Nerenberg played varsity for the Cornell women's hockey team while studying nutrition at the Ivy League school, and she attended Montreal's McGill University to get her Master's degree in nutrition. Now that she has her own consulting company, Nutrition Athletica, Nerenberg has focused a lot of her work on youth hockey and is currently working on a nutrition guidebook for hockey parents.

She says that the final meal before a game is the most important of the day, but the process of building the energy required to play hockey at a peak level begins at breakfast.

"You have to think of yourself as having battery packs, and you want them to be as full as they can just prior to the game," Nerenberg said. "So, if you start to fill your battery at breakfast, you don't rely so much on that last meal before a game.

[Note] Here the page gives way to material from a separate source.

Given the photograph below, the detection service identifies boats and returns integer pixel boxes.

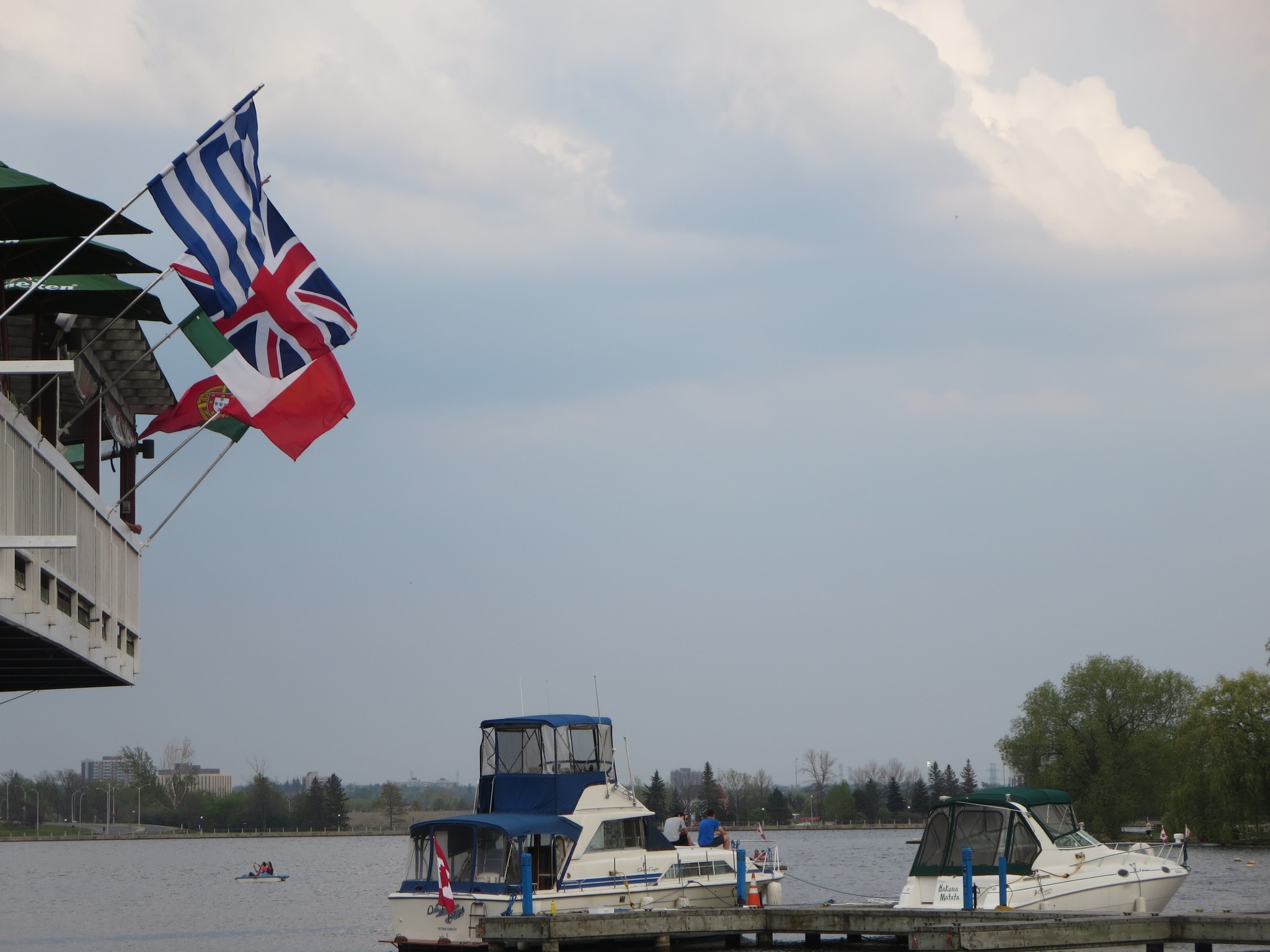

If you rely solely on the pre-game meal you probably won't have enough time to fully charge, because the more stressed you are about the game the slower you'll digest food."

Nerenberg says that the standard pre-game meal for hockey players of pasta and chicken breast is ideal for loading up on the carbohydrates necessary to get through a game. During a hockey game, she says a player's energy comes 80 to 90 percent through burning carbohydrates, whereas during a regular day that ratio is more like 60 to 70 percent.

This is why she focuses a lot of attention when working with young players on being able to identify which foods are high in carbohydrates and other nutrients, so they can properly plan their intake throughout the day.

And the process begins with breakfast, because having an inadequate meal to start the day can have consequences right up until puck drop.

"There is a domino effect, or a yo-yo effect actually, in that you're creating a hole that you need to fill the rest of the day," Nerenberg says. "If you don't start your day with a proper breakfast, your energy is lower and cravings are higher throughout the rest of the day." 

Nerenberg suggests an ideal game day breakfast would consist of carbohydrate-rich whole grains -- ideally a bowl of oatmeal -- the fiber found in fresh fruit and some protein like eggs, dairy products, or even adding protein powder to your oatmeal.

So basically, she's telling Eller not to change a thing, and young players would be wise to follow his lead.